Your instructions> Please output the stretch of the records from their first line through the line containing "186L70 181L59 184L41" as a Markdown table with columns n and Line, giving each nonblank line a row number and omitting the pictures.

+++

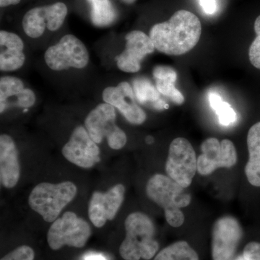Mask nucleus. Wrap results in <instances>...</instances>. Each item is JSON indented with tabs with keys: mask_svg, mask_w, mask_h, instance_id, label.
I'll return each instance as SVG.
<instances>
[{
	"mask_svg": "<svg viewBox=\"0 0 260 260\" xmlns=\"http://www.w3.org/2000/svg\"><path fill=\"white\" fill-rule=\"evenodd\" d=\"M202 25L194 13L178 10L168 21L150 29V37L155 49L171 56H180L194 49L201 37Z\"/></svg>",
	"mask_w": 260,
	"mask_h": 260,
	"instance_id": "f257e3e1",
	"label": "nucleus"
},
{
	"mask_svg": "<svg viewBox=\"0 0 260 260\" xmlns=\"http://www.w3.org/2000/svg\"><path fill=\"white\" fill-rule=\"evenodd\" d=\"M148 198L165 213L166 220L171 226L180 227L184 222V215L180 208L191 203V195L172 178L162 174H155L147 183Z\"/></svg>",
	"mask_w": 260,
	"mask_h": 260,
	"instance_id": "f03ea898",
	"label": "nucleus"
},
{
	"mask_svg": "<svg viewBox=\"0 0 260 260\" xmlns=\"http://www.w3.org/2000/svg\"><path fill=\"white\" fill-rule=\"evenodd\" d=\"M126 237L119 247L121 257L125 260L152 259L159 249L154 239L155 227L153 221L145 213H133L124 222Z\"/></svg>",
	"mask_w": 260,
	"mask_h": 260,
	"instance_id": "7ed1b4c3",
	"label": "nucleus"
},
{
	"mask_svg": "<svg viewBox=\"0 0 260 260\" xmlns=\"http://www.w3.org/2000/svg\"><path fill=\"white\" fill-rule=\"evenodd\" d=\"M77 186L70 181L59 184L41 183L34 188L28 203L30 208L39 213L45 221H55L77 194Z\"/></svg>",
	"mask_w": 260,
	"mask_h": 260,
	"instance_id": "20e7f679",
	"label": "nucleus"
},
{
	"mask_svg": "<svg viewBox=\"0 0 260 260\" xmlns=\"http://www.w3.org/2000/svg\"><path fill=\"white\" fill-rule=\"evenodd\" d=\"M115 108L110 104H101L85 118V126L90 138L97 144L104 138L114 150L125 146L127 138L125 133L116 124Z\"/></svg>",
	"mask_w": 260,
	"mask_h": 260,
	"instance_id": "39448f33",
	"label": "nucleus"
},
{
	"mask_svg": "<svg viewBox=\"0 0 260 260\" xmlns=\"http://www.w3.org/2000/svg\"><path fill=\"white\" fill-rule=\"evenodd\" d=\"M91 235L90 225L73 212H67L49 228L47 242L53 250L67 245L82 248Z\"/></svg>",
	"mask_w": 260,
	"mask_h": 260,
	"instance_id": "423d86ee",
	"label": "nucleus"
},
{
	"mask_svg": "<svg viewBox=\"0 0 260 260\" xmlns=\"http://www.w3.org/2000/svg\"><path fill=\"white\" fill-rule=\"evenodd\" d=\"M44 60L54 71H64L70 68L83 69L88 64L89 53L79 39L67 34L57 44L48 48Z\"/></svg>",
	"mask_w": 260,
	"mask_h": 260,
	"instance_id": "0eeeda50",
	"label": "nucleus"
},
{
	"mask_svg": "<svg viewBox=\"0 0 260 260\" xmlns=\"http://www.w3.org/2000/svg\"><path fill=\"white\" fill-rule=\"evenodd\" d=\"M168 176L184 188L189 187L198 171V159L191 143L184 138L174 139L166 162Z\"/></svg>",
	"mask_w": 260,
	"mask_h": 260,
	"instance_id": "6e6552de",
	"label": "nucleus"
},
{
	"mask_svg": "<svg viewBox=\"0 0 260 260\" xmlns=\"http://www.w3.org/2000/svg\"><path fill=\"white\" fill-rule=\"evenodd\" d=\"M68 15V8L63 3L37 7L24 15L22 25L24 32L32 39L42 37L46 28L56 31L61 28Z\"/></svg>",
	"mask_w": 260,
	"mask_h": 260,
	"instance_id": "1a4fd4ad",
	"label": "nucleus"
},
{
	"mask_svg": "<svg viewBox=\"0 0 260 260\" xmlns=\"http://www.w3.org/2000/svg\"><path fill=\"white\" fill-rule=\"evenodd\" d=\"M202 154L198 158V172L208 176L219 168L234 167L237 161V153L234 143L224 139L221 142L210 138L201 145Z\"/></svg>",
	"mask_w": 260,
	"mask_h": 260,
	"instance_id": "9d476101",
	"label": "nucleus"
},
{
	"mask_svg": "<svg viewBox=\"0 0 260 260\" xmlns=\"http://www.w3.org/2000/svg\"><path fill=\"white\" fill-rule=\"evenodd\" d=\"M242 237V227L237 218L230 215L218 218L213 228V260H232Z\"/></svg>",
	"mask_w": 260,
	"mask_h": 260,
	"instance_id": "9b49d317",
	"label": "nucleus"
},
{
	"mask_svg": "<svg viewBox=\"0 0 260 260\" xmlns=\"http://www.w3.org/2000/svg\"><path fill=\"white\" fill-rule=\"evenodd\" d=\"M61 153L72 164L85 169L93 167L100 160V148L83 126L75 128Z\"/></svg>",
	"mask_w": 260,
	"mask_h": 260,
	"instance_id": "f8f14e48",
	"label": "nucleus"
},
{
	"mask_svg": "<svg viewBox=\"0 0 260 260\" xmlns=\"http://www.w3.org/2000/svg\"><path fill=\"white\" fill-rule=\"evenodd\" d=\"M102 98L104 102L117 109L131 124L139 125L146 120V114L137 104L134 90L127 82L107 87L103 91Z\"/></svg>",
	"mask_w": 260,
	"mask_h": 260,
	"instance_id": "ddd939ff",
	"label": "nucleus"
},
{
	"mask_svg": "<svg viewBox=\"0 0 260 260\" xmlns=\"http://www.w3.org/2000/svg\"><path fill=\"white\" fill-rule=\"evenodd\" d=\"M125 40V49L116 57V65L124 73H138L141 69L142 61L154 52L155 46L150 37L140 30L128 32Z\"/></svg>",
	"mask_w": 260,
	"mask_h": 260,
	"instance_id": "4468645a",
	"label": "nucleus"
},
{
	"mask_svg": "<svg viewBox=\"0 0 260 260\" xmlns=\"http://www.w3.org/2000/svg\"><path fill=\"white\" fill-rule=\"evenodd\" d=\"M125 188L119 184L107 192L95 191L89 203L88 216L92 223L102 228L107 220H112L119 211L124 199Z\"/></svg>",
	"mask_w": 260,
	"mask_h": 260,
	"instance_id": "2eb2a0df",
	"label": "nucleus"
},
{
	"mask_svg": "<svg viewBox=\"0 0 260 260\" xmlns=\"http://www.w3.org/2000/svg\"><path fill=\"white\" fill-rule=\"evenodd\" d=\"M37 97L30 89L25 88L20 78L3 76L0 78V113L13 107L30 108Z\"/></svg>",
	"mask_w": 260,
	"mask_h": 260,
	"instance_id": "dca6fc26",
	"label": "nucleus"
},
{
	"mask_svg": "<svg viewBox=\"0 0 260 260\" xmlns=\"http://www.w3.org/2000/svg\"><path fill=\"white\" fill-rule=\"evenodd\" d=\"M18 151L14 140L8 135L0 136V179L5 187L13 188L20 179Z\"/></svg>",
	"mask_w": 260,
	"mask_h": 260,
	"instance_id": "f3484780",
	"label": "nucleus"
},
{
	"mask_svg": "<svg viewBox=\"0 0 260 260\" xmlns=\"http://www.w3.org/2000/svg\"><path fill=\"white\" fill-rule=\"evenodd\" d=\"M24 43L14 32L0 31V70L13 72L20 69L25 61Z\"/></svg>",
	"mask_w": 260,
	"mask_h": 260,
	"instance_id": "a211bd4d",
	"label": "nucleus"
},
{
	"mask_svg": "<svg viewBox=\"0 0 260 260\" xmlns=\"http://www.w3.org/2000/svg\"><path fill=\"white\" fill-rule=\"evenodd\" d=\"M249 160L245 167V174L251 185L260 186V121L254 124L247 135Z\"/></svg>",
	"mask_w": 260,
	"mask_h": 260,
	"instance_id": "6ab92c4d",
	"label": "nucleus"
},
{
	"mask_svg": "<svg viewBox=\"0 0 260 260\" xmlns=\"http://www.w3.org/2000/svg\"><path fill=\"white\" fill-rule=\"evenodd\" d=\"M155 87L159 93L177 105H181L184 102V97L175 86L177 79V73L172 68L164 65L155 67L153 71Z\"/></svg>",
	"mask_w": 260,
	"mask_h": 260,
	"instance_id": "aec40b11",
	"label": "nucleus"
},
{
	"mask_svg": "<svg viewBox=\"0 0 260 260\" xmlns=\"http://www.w3.org/2000/svg\"><path fill=\"white\" fill-rule=\"evenodd\" d=\"M133 90L137 100L143 105L158 111L169 109V104L161 99L158 89L146 78L135 79L133 81Z\"/></svg>",
	"mask_w": 260,
	"mask_h": 260,
	"instance_id": "412c9836",
	"label": "nucleus"
},
{
	"mask_svg": "<svg viewBox=\"0 0 260 260\" xmlns=\"http://www.w3.org/2000/svg\"><path fill=\"white\" fill-rule=\"evenodd\" d=\"M90 6V19L94 25L100 28L110 26L117 13L110 0H87Z\"/></svg>",
	"mask_w": 260,
	"mask_h": 260,
	"instance_id": "4be33fe9",
	"label": "nucleus"
},
{
	"mask_svg": "<svg viewBox=\"0 0 260 260\" xmlns=\"http://www.w3.org/2000/svg\"><path fill=\"white\" fill-rule=\"evenodd\" d=\"M154 260H199V256L187 242L181 241L162 249Z\"/></svg>",
	"mask_w": 260,
	"mask_h": 260,
	"instance_id": "5701e85b",
	"label": "nucleus"
},
{
	"mask_svg": "<svg viewBox=\"0 0 260 260\" xmlns=\"http://www.w3.org/2000/svg\"><path fill=\"white\" fill-rule=\"evenodd\" d=\"M210 107L216 112L219 122L224 126H229L237 120V114L230 104L223 102L218 93H212L210 95Z\"/></svg>",
	"mask_w": 260,
	"mask_h": 260,
	"instance_id": "b1692460",
	"label": "nucleus"
},
{
	"mask_svg": "<svg viewBox=\"0 0 260 260\" xmlns=\"http://www.w3.org/2000/svg\"><path fill=\"white\" fill-rule=\"evenodd\" d=\"M254 31L256 37L249 47V58L251 64L260 70V15L254 22Z\"/></svg>",
	"mask_w": 260,
	"mask_h": 260,
	"instance_id": "393cba45",
	"label": "nucleus"
},
{
	"mask_svg": "<svg viewBox=\"0 0 260 260\" xmlns=\"http://www.w3.org/2000/svg\"><path fill=\"white\" fill-rule=\"evenodd\" d=\"M35 254L32 248L26 245L19 246L1 260H34Z\"/></svg>",
	"mask_w": 260,
	"mask_h": 260,
	"instance_id": "a878e982",
	"label": "nucleus"
},
{
	"mask_svg": "<svg viewBox=\"0 0 260 260\" xmlns=\"http://www.w3.org/2000/svg\"><path fill=\"white\" fill-rule=\"evenodd\" d=\"M243 256L245 260H260V243L252 242L246 244Z\"/></svg>",
	"mask_w": 260,
	"mask_h": 260,
	"instance_id": "bb28decb",
	"label": "nucleus"
},
{
	"mask_svg": "<svg viewBox=\"0 0 260 260\" xmlns=\"http://www.w3.org/2000/svg\"><path fill=\"white\" fill-rule=\"evenodd\" d=\"M200 3L205 13L207 14H213L216 10L215 0H200Z\"/></svg>",
	"mask_w": 260,
	"mask_h": 260,
	"instance_id": "cd10ccee",
	"label": "nucleus"
},
{
	"mask_svg": "<svg viewBox=\"0 0 260 260\" xmlns=\"http://www.w3.org/2000/svg\"><path fill=\"white\" fill-rule=\"evenodd\" d=\"M82 260H109L107 256L100 253L89 252L83 256Z\"/></svg>",
	"mask_w": 260,
	"mask_h": 260,
	"instance_id": "c85d7f7f",
	"label": "nucleus"
},
{
	"mask_svg": "<svg viewBox=\"0 0 260 260\" xmlns=\"http://www.w3.org/2000/svg\"><path fill=\"white\" fill-rule=\"evenodd\" d=\"M20 1L21 0H0V7L5 8L10 5H18Z\"/></svg>",
	"mask_w": 260,
	"mask_h": 260,
	"instance_id": "c756f323",
	"label": "nucleus"
},
{
	"mask_svg": "<svg viewBox=\"0 0 260 260\" xmlns=\"http://www.w3.org/2000/svg\"><path fill=\"white\" fill-rule=\"evenodd\" d=\"M122 1L124 2V3H126V4L132 5L135 3L136 0H122Z\"/></svg>",
	"mask_w": 260,
	"mask_h": 260,
	"instance_id": "7c9ffc66",
	"label": "nucleus"
},
{
	"mask_svg": "<svg viewBox=\"0 0 260 260\" xmlns=\"http://www.w3.org/2000/svg\"><path fill=\"white\" fill-rule=\"evenodd\" d=\"M236 260H245V259H244V256H238V257L237 258V259H236Z\"/></svg>",
	"mask_w": 260,
	"mask_h": 260,
	"instance_id": "2f4dec72",
	"label": "nucleus"
}]
</instances>
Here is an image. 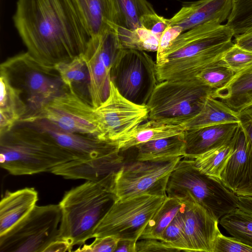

+++

Solution to the exercise>
| n | Line |
|---|---|
| 1 | Mask nucleus. Wrap results in <instances>...</instances>. Each item is JSON indented with tabs with keys: mask_svg, mask_w, mask_h, instance_id, label. |
| 2 | I'll return each instance as SVG. |
| 3 | <instances> |
| 4 | [{ |
| 5 | 	"mask_svg": "<svg viewBox=\"0 0 260 260\" xmlns=\"http://www.w3.org/2000/svg\"><path fill=\"white\" fill-rule=\"evenodd\" d=\"M202 25L194 13L178 10L168 21L150 29V37L155 49L171 56H180L194 49L201 37Z\"/></svg>", |
| 6 | 	"mask_w": 260, |
| 7 | 	"mask_h": 260, |
| 8 | 	"instance_id": "f257e3e1", |
| 9 | 	"label": "nucleus" |
| 10 | }, |
| 11 | { |
| 12 | 	"mask_svg": "<svg viewBox=\"0 0 260 260\" xmlns=\"http://www.w3.org/2000/svg\"><path fill=\"white\" fill-rule=\"evenodd\" d=\"M148 198L165 213L166 220L171 226L180 227L184 222V215L180 208L191 203V195L172 178L162 174H155L147 183Z\"/></svg>", |
| 13 | 	"mask_w": 260, |
| 14 | 	"mask_h": 260, |
| 15 | 	"instance_id": "f03ea898", |
| 16 | 	"label": "nucleus" |
| 17 | }, |
| 18 | { |
| 19 | 	"mask_svg": "<svg viewBox=\"0 0 260 260\" xmlns=\"http://www.w3.org/2000/svg\"><path fill=\"white\" fill-rule=\"evenodd\" d=\"M126 237L119 247L121 257L125 260L152 259L159 249L154 239L155 227L153 221L145 213H133L124 222Z\"/></svg>", |
| 20 | 	"mask_w": 260, |
| 21 | 	"mask_h": 260, |
| 22 | 	"instance_id": "7ed1b4c3", |
| 23 | 	"label": "nucleus" |
| 24 | }, |
| 25 | { |
| 26 | 	"mask_svg": "<svg viewBox=\"0 0 260 260\" xmlns=\"http://www.w3.org/2000/svg\"><path fill=\"white\" fill-rule=\"evenodd\" d=\"M77 186L70 181L59 184L41 183L34 188L28 203L30 208L39 213L45 221H55L77 194Z\"/></svg>", |